Where Are We Going with Nuclear Weapons
Abstract: Whatever “nuclear order” existed through the 20th century has now come nearly undone. Arms control treaties have been abandoned; an unprecedented three-way U.S.-Russia-China competition is underway; North Korea’s arsenal grows; the U.S. has changed the nonproliferation rules for some of its friends, which now makes others (Saudi Arabia, South Korea) want similar breaks, alarming many others; no nuclear antagonists engage each other in sustained high-level dialogue to stabilize their relations; the Ukraine War exacerbates fear of something similar over Taiwan, with nuclear dimensions. What are the implications of unrestrained nuclear competition, and what is a desirable and feasible alternative? George Perkovich will present his draft answers to these questions and welcome a robust discussion of these issues.
George Perkovich is the Japan chair for a world without nuclear weapons and vice president for studies at the Carnegie Endowment for International Peace, overseeing the Technology and International Affairs Program and Nuclear Policy Program.
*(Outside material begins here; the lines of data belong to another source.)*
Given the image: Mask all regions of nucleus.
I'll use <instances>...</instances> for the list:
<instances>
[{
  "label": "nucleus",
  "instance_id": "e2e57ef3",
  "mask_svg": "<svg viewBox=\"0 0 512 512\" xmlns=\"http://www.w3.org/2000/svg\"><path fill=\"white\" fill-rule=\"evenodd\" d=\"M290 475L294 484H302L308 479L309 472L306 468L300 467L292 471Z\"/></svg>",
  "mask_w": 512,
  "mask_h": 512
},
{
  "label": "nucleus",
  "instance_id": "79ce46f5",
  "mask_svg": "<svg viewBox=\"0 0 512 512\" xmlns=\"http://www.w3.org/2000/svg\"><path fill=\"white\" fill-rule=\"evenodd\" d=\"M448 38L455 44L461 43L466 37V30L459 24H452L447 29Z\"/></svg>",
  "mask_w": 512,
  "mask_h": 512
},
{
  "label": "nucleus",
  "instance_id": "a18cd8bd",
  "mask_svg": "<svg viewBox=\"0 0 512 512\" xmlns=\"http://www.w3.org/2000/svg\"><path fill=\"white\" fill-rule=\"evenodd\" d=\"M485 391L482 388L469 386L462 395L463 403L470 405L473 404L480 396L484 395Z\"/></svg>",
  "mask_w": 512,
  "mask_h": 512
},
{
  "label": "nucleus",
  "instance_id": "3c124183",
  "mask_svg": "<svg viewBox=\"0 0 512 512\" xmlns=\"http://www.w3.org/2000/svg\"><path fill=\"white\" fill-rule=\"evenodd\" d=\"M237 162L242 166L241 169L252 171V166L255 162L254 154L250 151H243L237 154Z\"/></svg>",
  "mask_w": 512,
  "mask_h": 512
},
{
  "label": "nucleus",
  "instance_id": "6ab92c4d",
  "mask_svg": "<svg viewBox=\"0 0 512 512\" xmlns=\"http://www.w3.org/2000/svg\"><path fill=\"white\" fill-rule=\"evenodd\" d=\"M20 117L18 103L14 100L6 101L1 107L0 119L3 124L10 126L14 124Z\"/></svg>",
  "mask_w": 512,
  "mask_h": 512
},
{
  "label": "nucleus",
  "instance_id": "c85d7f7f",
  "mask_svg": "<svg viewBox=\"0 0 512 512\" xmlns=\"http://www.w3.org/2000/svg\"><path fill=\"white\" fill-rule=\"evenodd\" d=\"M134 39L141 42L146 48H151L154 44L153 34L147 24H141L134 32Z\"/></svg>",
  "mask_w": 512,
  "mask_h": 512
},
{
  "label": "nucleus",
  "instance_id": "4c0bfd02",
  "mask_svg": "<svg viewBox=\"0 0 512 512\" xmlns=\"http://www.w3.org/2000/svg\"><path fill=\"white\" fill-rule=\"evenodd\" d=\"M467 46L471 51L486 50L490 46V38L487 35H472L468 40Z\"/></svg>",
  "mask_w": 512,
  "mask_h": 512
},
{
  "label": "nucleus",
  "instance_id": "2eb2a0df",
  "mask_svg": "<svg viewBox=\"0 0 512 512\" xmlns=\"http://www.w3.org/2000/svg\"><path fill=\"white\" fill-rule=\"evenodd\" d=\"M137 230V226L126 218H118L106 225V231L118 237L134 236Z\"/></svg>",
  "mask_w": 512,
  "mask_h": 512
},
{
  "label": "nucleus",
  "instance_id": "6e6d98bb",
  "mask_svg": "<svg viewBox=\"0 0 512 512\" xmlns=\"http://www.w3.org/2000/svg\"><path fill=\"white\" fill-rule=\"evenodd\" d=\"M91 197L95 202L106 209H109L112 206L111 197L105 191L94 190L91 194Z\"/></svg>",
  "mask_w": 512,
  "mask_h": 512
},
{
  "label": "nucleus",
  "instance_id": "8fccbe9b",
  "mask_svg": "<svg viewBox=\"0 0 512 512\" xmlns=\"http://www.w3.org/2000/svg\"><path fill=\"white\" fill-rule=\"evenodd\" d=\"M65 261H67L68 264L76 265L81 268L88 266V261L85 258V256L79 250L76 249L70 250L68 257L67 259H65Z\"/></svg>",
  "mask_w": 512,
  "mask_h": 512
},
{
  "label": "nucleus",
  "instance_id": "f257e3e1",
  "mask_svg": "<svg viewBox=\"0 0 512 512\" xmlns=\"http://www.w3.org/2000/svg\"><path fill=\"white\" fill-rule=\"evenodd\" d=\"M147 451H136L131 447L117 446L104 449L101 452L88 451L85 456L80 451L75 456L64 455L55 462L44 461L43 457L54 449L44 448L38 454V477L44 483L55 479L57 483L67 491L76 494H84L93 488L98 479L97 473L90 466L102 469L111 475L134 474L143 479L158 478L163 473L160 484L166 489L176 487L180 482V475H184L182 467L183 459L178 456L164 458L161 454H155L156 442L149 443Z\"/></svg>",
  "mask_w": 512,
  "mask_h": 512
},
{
He works primarily on nuclear strategy and nonproliferation issues; cyberconflict; and new approaches to international public-private management of strategic technologies.
He is the author of the prize-winning book, India’s Nuclear Bomb (University of California Press, 1999), and co-author of, Not War, Not Peace? Motivating Pakistan to Prevent Cross-Border Terrorism (Oxford University Press, 2016).